Chair of the Taranaki Mayoral forum, Phil Nixon, was pleased to see the long-awaited project get underway.
“This is great news. State Highway 3 is a vital connection for Taranaki and the Taranaki Mayoral Forum has been advocating for this project for many years.
“A safer more reliable northern corridor is absolutely crucial for our region’s ongoing economic growth and prosperity.
“I'm also pleased to see the innovative use of technology to speed the construction process, alongside the commitment to environmental and biodiversity restoration.
“However, there is much more work still to be done and the Taranaki Mayoral Forum is committed to advocating for further investment and safety upgrades to a number of high risk locations across our region.”
Ngāti Tama Chair Paul Silich says the iwi is excited about the start of the project.

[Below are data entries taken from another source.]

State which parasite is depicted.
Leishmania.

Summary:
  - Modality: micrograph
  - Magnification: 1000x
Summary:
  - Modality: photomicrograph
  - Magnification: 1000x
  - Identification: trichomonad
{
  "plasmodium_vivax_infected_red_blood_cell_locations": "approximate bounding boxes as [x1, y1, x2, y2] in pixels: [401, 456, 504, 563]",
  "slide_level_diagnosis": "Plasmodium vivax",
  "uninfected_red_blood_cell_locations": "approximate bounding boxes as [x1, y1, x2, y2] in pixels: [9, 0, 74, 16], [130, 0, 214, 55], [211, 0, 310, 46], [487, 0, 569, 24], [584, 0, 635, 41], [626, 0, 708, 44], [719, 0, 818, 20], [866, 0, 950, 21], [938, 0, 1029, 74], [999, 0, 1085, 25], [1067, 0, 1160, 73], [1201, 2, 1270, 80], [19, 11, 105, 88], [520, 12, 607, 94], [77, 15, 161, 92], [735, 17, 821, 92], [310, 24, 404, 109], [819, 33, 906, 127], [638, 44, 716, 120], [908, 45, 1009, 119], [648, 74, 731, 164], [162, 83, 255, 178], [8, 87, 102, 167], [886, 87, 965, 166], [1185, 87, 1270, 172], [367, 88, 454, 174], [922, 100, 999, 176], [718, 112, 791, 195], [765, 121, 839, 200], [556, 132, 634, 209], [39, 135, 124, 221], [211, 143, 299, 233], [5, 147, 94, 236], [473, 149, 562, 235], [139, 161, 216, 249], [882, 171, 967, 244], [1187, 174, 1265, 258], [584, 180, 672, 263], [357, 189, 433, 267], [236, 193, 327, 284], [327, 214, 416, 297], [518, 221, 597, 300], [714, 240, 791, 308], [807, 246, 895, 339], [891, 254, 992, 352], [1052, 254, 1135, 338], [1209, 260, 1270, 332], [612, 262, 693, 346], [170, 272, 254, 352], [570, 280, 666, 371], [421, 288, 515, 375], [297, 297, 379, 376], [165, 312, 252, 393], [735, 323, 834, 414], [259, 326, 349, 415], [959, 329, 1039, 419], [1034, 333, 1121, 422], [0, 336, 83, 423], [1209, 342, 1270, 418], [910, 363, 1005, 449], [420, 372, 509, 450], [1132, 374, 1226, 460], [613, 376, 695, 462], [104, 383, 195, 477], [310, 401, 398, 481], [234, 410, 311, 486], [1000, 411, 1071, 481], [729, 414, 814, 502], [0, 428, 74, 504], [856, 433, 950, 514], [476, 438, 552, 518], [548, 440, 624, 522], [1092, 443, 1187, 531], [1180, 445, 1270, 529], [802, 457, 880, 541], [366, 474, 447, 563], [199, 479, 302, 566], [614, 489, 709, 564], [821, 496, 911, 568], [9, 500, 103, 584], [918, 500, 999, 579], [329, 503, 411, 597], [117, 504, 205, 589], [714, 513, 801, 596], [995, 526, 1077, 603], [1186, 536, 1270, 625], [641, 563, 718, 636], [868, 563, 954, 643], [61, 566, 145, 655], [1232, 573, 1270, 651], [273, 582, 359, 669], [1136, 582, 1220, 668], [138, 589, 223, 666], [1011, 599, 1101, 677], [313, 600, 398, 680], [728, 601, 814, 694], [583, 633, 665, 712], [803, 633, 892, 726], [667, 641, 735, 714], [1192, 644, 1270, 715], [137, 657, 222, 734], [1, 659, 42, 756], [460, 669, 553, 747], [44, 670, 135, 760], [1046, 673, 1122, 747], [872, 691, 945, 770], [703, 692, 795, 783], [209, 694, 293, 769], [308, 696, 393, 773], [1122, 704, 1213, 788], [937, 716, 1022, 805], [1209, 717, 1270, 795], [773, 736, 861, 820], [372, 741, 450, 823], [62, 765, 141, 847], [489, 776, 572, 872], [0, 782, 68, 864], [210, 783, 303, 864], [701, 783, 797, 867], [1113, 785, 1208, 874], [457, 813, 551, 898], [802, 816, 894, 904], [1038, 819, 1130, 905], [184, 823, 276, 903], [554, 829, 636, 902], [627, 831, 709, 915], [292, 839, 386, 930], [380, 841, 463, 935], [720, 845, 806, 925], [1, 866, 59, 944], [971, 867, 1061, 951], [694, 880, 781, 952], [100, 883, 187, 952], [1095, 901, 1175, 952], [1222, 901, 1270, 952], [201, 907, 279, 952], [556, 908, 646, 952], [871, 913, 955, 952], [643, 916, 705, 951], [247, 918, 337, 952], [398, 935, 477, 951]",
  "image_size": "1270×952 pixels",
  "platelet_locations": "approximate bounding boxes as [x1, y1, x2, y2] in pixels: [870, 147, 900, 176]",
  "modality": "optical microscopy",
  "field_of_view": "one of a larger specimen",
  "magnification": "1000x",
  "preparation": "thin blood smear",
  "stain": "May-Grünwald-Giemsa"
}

“We are putting in place a monitoring plan that will give the iwi cultural oversight of the project as well as opportunities to tender for contracts, employment and training for the different workstreams – such as environmental, ecological, cultural and general works around building a road.
“The iwi is on a journey of rediscovery where we will be working on and connected to the land again, practising our kaitiakitanga in our ancestral rohe (lands).”